I lived in Kannur for the first 19 years of my life. Then in Delhi for 10 years. For the last three years, I have been living in Thiruvananthapuram. The flat that I live in is my home. There I have my favorite white bed sheet spread out on my bed, chairs of my choice, my fridge, my kitchen and everything arranged according to my taste. Each time I set out on a journey, my flat in Thiruvananthapuram is where I want to come back to. That is my home.
Do you have a dream destination?
Yes. I want to visit Pakistan. Pakistan is like an estranged brother. It saddens me to see the enmity between our country and theirs when fundamentally we are one.
Do you think people everywhere are the same? Or does geography define them?

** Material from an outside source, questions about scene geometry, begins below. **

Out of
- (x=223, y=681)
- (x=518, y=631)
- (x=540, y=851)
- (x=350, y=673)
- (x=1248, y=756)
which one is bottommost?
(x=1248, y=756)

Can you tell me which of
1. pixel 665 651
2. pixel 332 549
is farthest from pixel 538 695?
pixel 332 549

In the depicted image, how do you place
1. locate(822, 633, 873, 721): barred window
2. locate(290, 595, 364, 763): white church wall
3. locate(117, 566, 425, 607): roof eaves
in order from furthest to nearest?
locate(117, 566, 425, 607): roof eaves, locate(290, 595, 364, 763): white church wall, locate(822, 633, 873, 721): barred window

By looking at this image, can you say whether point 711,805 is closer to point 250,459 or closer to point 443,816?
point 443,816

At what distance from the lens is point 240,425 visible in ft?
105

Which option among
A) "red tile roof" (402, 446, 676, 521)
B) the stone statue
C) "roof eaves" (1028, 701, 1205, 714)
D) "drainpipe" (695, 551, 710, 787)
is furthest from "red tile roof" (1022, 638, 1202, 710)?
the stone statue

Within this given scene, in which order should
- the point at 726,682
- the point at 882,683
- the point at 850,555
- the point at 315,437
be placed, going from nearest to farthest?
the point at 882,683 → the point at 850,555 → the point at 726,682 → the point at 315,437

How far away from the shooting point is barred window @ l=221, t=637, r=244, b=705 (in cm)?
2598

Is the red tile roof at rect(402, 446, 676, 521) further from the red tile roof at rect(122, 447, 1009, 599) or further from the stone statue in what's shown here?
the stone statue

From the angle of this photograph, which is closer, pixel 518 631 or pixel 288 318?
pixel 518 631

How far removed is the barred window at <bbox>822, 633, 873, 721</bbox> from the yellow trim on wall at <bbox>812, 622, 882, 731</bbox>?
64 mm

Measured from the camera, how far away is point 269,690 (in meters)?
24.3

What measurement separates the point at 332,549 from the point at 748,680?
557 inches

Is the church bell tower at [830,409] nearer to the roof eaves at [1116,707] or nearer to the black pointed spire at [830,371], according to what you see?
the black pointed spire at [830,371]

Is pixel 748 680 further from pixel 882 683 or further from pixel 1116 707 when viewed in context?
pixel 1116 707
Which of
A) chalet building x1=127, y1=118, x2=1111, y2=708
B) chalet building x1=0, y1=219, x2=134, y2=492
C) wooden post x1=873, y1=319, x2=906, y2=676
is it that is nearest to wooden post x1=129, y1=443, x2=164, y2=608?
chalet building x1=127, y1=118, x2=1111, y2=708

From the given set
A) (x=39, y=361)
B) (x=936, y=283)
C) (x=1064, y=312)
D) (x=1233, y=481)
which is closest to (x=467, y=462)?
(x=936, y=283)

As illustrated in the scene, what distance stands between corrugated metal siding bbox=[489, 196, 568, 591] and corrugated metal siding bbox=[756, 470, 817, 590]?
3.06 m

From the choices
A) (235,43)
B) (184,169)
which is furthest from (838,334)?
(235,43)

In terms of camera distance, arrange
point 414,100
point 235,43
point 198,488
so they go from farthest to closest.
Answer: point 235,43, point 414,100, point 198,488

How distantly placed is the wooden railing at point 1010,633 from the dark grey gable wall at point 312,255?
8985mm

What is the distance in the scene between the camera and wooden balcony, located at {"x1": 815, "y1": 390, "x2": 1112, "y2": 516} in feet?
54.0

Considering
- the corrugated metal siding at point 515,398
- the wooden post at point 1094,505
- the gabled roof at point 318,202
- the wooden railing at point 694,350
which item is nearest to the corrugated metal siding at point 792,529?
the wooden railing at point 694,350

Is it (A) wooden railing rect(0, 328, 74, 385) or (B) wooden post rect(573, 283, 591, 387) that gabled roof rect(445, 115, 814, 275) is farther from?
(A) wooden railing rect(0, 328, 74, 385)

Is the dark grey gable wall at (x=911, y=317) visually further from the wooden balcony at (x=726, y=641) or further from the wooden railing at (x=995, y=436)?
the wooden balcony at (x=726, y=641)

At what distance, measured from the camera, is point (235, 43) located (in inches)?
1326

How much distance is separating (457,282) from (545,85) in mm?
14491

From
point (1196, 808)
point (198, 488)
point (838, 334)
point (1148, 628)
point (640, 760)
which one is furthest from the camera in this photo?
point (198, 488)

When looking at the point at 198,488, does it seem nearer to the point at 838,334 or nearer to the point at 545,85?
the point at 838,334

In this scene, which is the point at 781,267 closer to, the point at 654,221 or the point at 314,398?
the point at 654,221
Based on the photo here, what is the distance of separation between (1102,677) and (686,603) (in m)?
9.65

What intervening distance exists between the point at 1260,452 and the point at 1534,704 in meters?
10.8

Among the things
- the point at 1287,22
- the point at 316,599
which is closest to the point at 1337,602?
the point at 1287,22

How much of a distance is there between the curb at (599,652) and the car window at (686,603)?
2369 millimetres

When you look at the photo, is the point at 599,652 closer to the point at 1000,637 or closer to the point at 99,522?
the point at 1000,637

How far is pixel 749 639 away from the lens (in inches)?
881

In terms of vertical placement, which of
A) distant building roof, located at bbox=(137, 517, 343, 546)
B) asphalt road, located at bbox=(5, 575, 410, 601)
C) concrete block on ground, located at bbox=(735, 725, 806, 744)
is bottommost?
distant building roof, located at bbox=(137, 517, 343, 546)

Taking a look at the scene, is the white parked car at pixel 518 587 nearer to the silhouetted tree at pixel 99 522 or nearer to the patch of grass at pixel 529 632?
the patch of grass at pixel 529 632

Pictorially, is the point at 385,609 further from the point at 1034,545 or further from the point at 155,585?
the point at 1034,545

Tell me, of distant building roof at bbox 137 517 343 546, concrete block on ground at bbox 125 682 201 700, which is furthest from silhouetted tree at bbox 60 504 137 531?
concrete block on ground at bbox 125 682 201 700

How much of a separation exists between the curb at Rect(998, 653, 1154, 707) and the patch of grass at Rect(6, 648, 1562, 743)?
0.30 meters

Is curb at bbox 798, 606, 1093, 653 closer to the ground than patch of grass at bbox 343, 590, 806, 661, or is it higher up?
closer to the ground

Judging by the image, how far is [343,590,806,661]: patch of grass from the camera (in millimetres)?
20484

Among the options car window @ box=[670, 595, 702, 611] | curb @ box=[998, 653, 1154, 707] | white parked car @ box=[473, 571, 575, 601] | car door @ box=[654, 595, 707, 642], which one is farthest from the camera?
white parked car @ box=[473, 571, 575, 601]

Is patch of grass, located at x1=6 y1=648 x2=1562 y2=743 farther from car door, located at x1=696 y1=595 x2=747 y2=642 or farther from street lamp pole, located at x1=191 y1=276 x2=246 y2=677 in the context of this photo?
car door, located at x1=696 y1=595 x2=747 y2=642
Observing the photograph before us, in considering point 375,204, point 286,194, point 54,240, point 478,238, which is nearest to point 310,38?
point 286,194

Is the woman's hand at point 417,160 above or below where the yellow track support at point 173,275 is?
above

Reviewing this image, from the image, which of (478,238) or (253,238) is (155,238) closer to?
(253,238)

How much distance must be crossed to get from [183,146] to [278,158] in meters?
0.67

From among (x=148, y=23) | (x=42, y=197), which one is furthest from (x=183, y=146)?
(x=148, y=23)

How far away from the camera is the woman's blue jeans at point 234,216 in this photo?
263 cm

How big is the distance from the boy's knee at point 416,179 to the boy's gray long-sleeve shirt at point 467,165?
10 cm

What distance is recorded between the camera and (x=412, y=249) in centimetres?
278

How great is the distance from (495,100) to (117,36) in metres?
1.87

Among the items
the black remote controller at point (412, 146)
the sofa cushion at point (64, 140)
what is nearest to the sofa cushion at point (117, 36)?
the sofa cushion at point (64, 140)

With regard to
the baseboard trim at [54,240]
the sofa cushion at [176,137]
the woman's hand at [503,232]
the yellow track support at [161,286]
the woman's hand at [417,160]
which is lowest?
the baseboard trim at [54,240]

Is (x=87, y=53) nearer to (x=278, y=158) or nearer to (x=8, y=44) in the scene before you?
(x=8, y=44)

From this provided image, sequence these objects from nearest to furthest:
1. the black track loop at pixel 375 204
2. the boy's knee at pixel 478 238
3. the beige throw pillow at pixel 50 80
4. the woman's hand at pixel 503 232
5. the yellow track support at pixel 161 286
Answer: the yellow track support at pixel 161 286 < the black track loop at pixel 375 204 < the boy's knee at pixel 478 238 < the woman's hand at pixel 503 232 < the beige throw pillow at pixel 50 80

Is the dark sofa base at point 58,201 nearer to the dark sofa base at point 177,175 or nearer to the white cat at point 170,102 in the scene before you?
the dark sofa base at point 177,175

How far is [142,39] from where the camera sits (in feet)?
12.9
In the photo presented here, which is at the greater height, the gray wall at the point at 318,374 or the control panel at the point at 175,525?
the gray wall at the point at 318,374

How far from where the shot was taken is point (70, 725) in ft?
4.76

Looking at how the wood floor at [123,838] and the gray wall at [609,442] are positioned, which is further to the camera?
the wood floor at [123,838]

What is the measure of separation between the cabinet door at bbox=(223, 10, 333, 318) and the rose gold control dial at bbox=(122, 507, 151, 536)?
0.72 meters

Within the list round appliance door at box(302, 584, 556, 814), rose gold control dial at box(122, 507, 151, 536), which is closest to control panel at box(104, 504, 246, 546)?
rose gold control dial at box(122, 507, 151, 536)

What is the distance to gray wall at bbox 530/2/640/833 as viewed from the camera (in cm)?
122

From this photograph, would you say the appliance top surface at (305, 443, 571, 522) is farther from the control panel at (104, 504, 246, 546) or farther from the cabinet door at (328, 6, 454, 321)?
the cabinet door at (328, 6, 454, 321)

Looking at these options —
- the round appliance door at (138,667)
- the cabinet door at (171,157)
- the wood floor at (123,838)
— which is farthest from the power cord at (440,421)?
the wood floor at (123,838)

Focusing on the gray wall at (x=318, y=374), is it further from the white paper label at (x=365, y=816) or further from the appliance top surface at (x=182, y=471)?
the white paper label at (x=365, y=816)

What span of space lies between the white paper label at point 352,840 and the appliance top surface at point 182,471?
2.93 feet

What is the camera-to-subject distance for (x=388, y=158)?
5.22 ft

There are definite features that define the people of a region. For instance, if you look at the people of rural, coastal Saurashtra in Gujarat, they are simple, straight, good human beings. But when you move a little towards Ahamedabad, you find the people cunning and with all the vices of a city. Likewise, a Malabari is different from a Southern Keralite. The people of a particular region no doubt exhibit common characteristics.
Are there destinations that you have wanted to revisit?
I have been to many places more than once due to official commitments. But I have been to the Pushkar Mela in Rajasthan six years in a row out of pure love. Likewise, Mcleodganj in Dharamsala is a destination I am very fond of and have visited several times.
How does travel become economically viable for you?
From the very beginning, I have always thought about how to make money from travel and not about spending money earned elsewhere on travel. I enjoy photography. And, initially, I used to turn my portraits into post cards. They were very popular and sold like hot cakes. I have held 10 solo photography exhibitions. Along the way, I have met many kinds of people who turned sponsors. And now, of course, there is this regular travel show I do for a television channel and a column that I write for a travel magazine.
What do you think makes a good traveler?
I think the most important quality is to merge in with your surroundings. When I visit a temple, I follow the customs there, when it a gurudwara, I follow the customs there. I speak to the people on the streets. I identify with them. Likewise, wherever I go, I try to fit in.